Written problem A: In the car seat fund drive article, what positions do Brenda Hall and Mary Giles hold at the Arkansas Enterprises for the Developmentally Disabled preschool?

— BEGIN Page excerpt —

Nonprofit in fund drive to update kids’ car seats

Arkansas Democrat-Gazette/JOHN SYKES JR - HIGH PROFILE VOLUNTEER - Debbie Grooms (left) started a fundraiser at Arkansas Enterprises for the Developmentally Disabled to purchase new car seats. Here she shows off the new seats with principal Mary Giles and student Brock, 3. 121913
Arkansas Democrat-Gazette/JOHN SYKES JR - HIGH PROFILE VOLUNTEER - Debbie Grooms (left) started a fundraiser at Arkansas Enterprises for the Developmentally Disabled to purchase new car seats. Here she shows off the new seats with principal Mary Giles and student Brock, 3. 121913

The end of the year is a time to reflect back on so many changes. Recently, Brenda Hall and Mary Giles, nurse and principal, respectively, of the Arkansas Enterprises for the Developmentally Disabled preschool, stood outside the building under a balmy winter sun and talked about car seats. What were the seats like when they were tykes?

Huh? No car seats?

“None. And we were in the back of the truck. We had a truck, and six of us kids,” Hall said.

— END Page excerpt —

Written problem B: Copy the entries word for word, starting at the line that contains "From the white wall at pixel" and ending at the last line of the entries.

— BEGIN Given information —

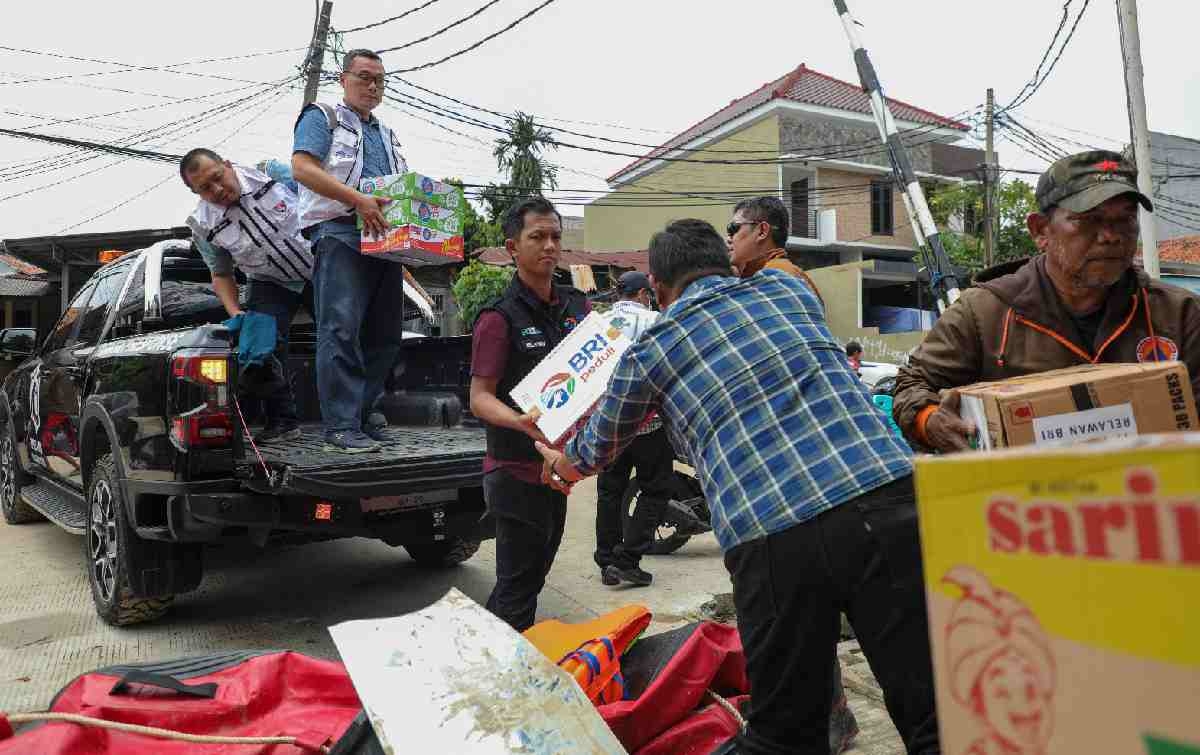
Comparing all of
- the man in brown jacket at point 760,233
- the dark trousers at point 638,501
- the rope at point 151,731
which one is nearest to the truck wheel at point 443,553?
the dark trousers at point 638,501

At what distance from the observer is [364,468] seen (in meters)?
3.53

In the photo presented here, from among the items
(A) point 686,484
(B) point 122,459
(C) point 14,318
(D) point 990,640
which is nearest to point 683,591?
(A) point 686,484

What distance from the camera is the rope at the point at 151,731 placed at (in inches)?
78.4

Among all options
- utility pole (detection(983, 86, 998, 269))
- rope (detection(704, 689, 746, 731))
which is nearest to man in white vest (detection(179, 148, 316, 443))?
rope (detection(704, 689, 746, 731))

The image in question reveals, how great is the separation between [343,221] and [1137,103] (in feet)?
19.1

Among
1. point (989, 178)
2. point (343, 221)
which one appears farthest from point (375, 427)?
point (989, 178)

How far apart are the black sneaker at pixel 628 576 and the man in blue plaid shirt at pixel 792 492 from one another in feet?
9.21

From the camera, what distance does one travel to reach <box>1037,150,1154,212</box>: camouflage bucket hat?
6.26ft

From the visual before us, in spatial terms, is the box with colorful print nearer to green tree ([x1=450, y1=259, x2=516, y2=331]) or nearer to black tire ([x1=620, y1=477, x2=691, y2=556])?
black tire ([x1=620, y1=477, x2=691, y2=556])

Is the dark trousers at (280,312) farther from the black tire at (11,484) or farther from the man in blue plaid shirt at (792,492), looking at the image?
the black tire at (11,484)

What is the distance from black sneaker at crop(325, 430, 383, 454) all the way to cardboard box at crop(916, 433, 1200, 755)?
3.10 metres

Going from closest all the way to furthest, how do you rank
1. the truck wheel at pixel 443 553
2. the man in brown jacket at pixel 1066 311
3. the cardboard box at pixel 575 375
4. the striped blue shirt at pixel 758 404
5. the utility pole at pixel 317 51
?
the striped blue shirt at pixel 758 404 < the man in brown jacket at pixel 1066 311 < the cardboard box at pixel 575 375 < the truck wheel at pixel 443 553 < the utility pole at pixel 317 51

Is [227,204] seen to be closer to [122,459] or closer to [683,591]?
[122,459]

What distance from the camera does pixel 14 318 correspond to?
20.9 m
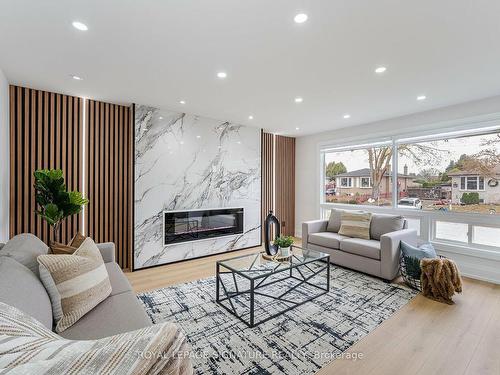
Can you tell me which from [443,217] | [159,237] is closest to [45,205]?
[159,237]

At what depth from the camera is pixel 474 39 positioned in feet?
6.79

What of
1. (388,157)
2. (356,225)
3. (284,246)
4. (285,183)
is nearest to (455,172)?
(388,157)

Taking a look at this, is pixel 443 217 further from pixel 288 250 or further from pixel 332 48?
pixel 332 48

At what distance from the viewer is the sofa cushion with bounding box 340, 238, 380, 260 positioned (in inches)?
137

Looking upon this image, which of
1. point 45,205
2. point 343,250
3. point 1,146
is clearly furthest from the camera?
point 343,250

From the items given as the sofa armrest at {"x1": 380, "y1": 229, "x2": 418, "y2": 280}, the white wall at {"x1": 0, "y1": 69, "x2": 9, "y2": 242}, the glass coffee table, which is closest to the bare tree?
the sofa armrest at {"x1": 380, "y1": 229, "x2": 418, "y2": 280}

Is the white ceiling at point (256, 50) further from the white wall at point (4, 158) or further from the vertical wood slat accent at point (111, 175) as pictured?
the vertical wood slat accent at point (111, 175)

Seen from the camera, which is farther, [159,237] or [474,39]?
[159,237]

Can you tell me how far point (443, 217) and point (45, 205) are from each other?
18.4ft

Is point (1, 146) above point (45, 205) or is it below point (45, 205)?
above

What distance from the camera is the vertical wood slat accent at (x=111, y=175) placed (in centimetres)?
371

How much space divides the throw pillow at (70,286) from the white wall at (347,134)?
4856 millimetres

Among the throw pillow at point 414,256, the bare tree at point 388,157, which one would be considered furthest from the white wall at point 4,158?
the bare tree at point 388,157

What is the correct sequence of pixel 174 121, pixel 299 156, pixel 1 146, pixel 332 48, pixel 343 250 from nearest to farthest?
pixel 332 48 < pixel 1 146 < pixel 343 250 < pixel 174 121 < pixel 299 156
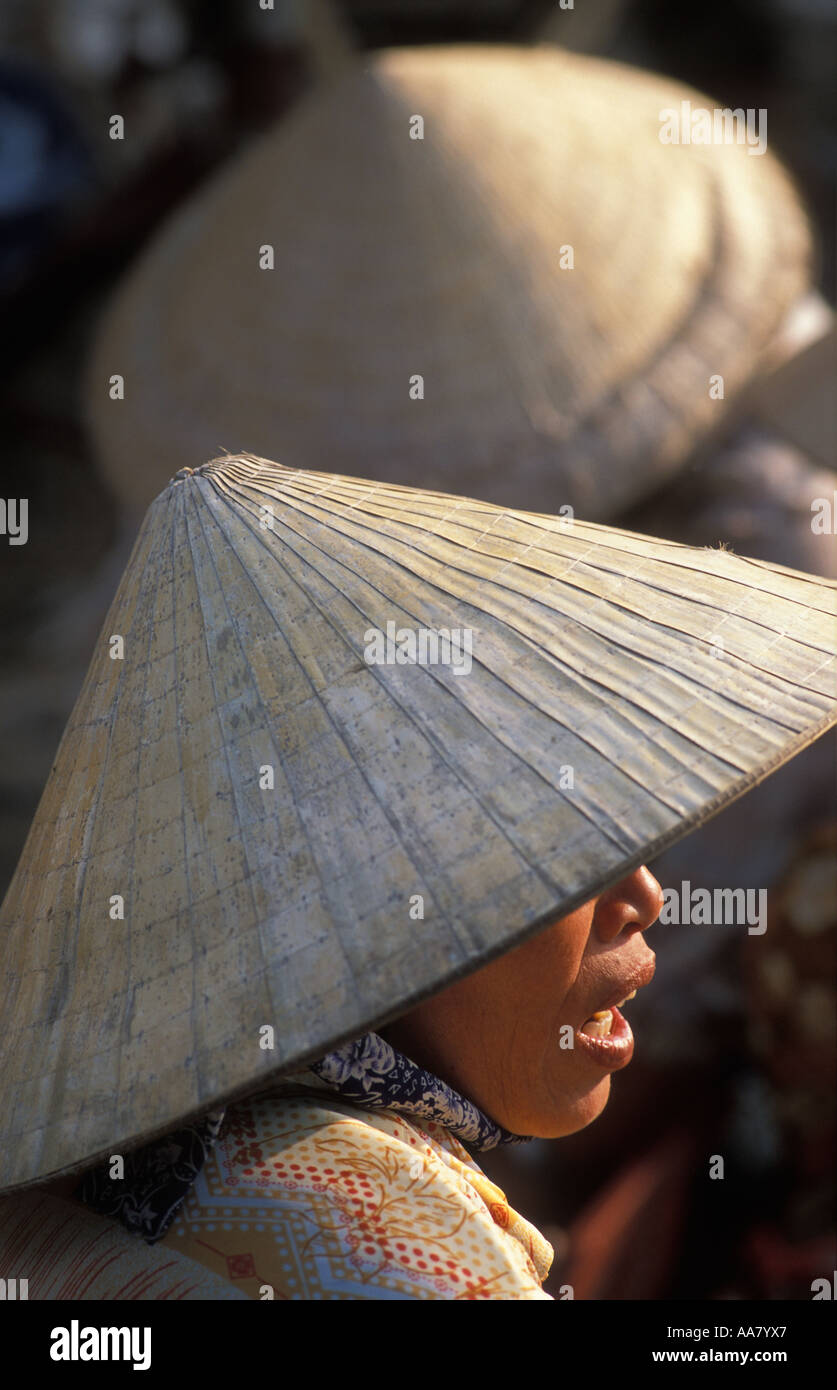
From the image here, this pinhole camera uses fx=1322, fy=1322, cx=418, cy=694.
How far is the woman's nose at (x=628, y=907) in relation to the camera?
94 centimetres

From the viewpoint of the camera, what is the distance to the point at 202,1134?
0.86m

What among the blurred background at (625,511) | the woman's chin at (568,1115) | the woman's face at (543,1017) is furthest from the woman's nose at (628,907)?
the blurred background at (625,511)

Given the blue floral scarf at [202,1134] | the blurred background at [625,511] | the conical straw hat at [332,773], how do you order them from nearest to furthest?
the conical straw hat at [332,773]
the blue floral scarf at [202,1134]
the blurred background at [625,511]

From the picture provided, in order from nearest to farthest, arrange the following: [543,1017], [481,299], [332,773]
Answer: [332,773]
[543,1017]
[481,299]

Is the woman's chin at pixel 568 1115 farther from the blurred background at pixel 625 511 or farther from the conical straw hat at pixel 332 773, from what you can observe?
the blurred background at pixel 625 511

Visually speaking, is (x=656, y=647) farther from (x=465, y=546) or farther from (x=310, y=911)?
(x=310, y=911)

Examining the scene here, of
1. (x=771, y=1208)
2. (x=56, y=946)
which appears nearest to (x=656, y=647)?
(x=56, y=946)

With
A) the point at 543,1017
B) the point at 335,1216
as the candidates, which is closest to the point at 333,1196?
the point at 335,1216

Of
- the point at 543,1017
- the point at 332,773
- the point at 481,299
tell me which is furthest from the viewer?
the point at 481,299

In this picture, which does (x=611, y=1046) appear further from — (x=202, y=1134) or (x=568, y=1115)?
(x=202, y=1134)

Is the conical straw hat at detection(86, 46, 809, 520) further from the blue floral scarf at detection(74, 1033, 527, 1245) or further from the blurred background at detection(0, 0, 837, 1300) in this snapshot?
the blue floral scarf at detection(74, 1033, 527, 1245)

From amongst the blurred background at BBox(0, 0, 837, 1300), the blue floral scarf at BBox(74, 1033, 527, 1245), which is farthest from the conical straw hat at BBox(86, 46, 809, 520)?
the blue floral scarf at BBox(74, 1033, 527, 1245)

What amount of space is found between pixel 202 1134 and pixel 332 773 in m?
0.27

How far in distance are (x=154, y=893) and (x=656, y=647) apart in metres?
0.35
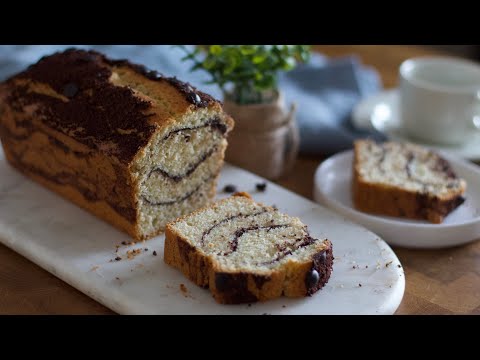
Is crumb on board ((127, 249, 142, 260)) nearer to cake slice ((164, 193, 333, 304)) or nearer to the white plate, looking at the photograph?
cake slice ((164, 193, 333, 304))

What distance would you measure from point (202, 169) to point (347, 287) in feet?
3.15

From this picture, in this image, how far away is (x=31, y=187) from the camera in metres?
3.70

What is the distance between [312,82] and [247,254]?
2464 millimetres

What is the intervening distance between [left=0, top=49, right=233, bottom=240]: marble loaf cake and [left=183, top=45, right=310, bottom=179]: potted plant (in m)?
0.47

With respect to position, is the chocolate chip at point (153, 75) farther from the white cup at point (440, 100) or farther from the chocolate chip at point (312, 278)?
the white cup at point (440, 100)

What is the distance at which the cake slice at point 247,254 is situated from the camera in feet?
9.21

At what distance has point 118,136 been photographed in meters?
3.17

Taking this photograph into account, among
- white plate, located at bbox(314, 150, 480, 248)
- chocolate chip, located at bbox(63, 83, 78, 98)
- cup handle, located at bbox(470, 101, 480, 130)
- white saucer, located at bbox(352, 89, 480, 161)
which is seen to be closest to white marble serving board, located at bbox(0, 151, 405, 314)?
white plate, located at bbox(314, 150, 480, 248)

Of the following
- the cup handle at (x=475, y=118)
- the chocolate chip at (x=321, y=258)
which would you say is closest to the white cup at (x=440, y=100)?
the cup handle at (x=475, y=118)

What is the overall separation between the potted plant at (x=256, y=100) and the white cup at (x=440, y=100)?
810 millimetres

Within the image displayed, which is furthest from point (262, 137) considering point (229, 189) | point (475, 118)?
point (475, 118)

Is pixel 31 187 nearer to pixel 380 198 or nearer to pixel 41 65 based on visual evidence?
pixel 41 65

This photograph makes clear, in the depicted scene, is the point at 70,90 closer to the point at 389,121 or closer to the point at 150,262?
the point at 150,262
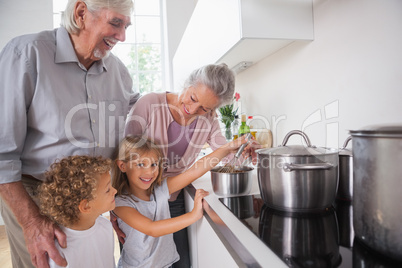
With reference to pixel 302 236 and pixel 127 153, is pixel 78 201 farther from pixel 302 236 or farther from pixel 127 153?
pixel 302 236

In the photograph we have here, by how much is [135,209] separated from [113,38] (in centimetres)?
63

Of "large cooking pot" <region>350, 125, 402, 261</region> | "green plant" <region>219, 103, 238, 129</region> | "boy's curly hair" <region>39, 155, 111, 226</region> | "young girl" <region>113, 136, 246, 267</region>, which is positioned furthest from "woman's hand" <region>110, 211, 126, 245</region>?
"green plant" <region>219, 103, 238, 129</region>

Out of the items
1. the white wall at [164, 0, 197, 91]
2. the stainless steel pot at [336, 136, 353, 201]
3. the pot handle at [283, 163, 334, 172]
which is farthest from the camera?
the white wall at [164, 0, 197, 91]

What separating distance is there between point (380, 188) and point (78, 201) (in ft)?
2.62

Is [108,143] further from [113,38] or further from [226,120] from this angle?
[226,120]

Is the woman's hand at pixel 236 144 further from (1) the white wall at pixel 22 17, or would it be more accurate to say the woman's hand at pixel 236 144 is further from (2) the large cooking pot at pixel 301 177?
(1) the white wall at pixel 22 17

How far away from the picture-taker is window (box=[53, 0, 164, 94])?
144 inches

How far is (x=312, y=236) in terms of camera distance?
56 cm

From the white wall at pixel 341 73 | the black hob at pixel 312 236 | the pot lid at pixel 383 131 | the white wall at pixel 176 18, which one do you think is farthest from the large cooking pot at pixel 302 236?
the white wall at pixel 176 18

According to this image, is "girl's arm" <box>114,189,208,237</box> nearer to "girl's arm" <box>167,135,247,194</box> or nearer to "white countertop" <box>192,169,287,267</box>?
"white countertop" <box>192,169,287,267</box>

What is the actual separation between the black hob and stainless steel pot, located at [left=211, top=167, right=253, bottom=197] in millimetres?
102

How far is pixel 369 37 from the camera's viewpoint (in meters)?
0.82

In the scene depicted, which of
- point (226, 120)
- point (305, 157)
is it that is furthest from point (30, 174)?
point (226, 120)

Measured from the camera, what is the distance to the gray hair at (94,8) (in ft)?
2.84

— END Given information —

Full solution A: Brenda Hall is the nurse, and Mary Giles is the principal.

Full solution B:
From the white wall at pixel 341 73 | the black hob at pixel 312 236 | the pot lid at pixel 383 131 | the white wall at pixel 176 18, which one do you think is farthest from the large cooking pot at pixel 302 236?
the white wall at pixel 176 18

According to this image, is "girl's arm" <box>114,189,208,237</box> nearer to "girl's arm" <box>167,135,247,194</box> or nearer to "white countertop" <box>192,169,287,267</box>?
"white countertop" <box>192,169,287,267</box>

What is the actual separation between the black hob and stainless steel pot, located at [left=211, top=167, right=253, bottom=197] in millimetres?
102

How far is pixel 369 37 from the camera's viewpoint (in meters)?
0.82

In the scene depicted, which of
- point (226, 120)
- point (305, 157)
is it that is furthest from point (30, 174)?
point (226, 120)

Measured from the camera, what is the distance to the gray hair at (94,8) (in ft)?
2.84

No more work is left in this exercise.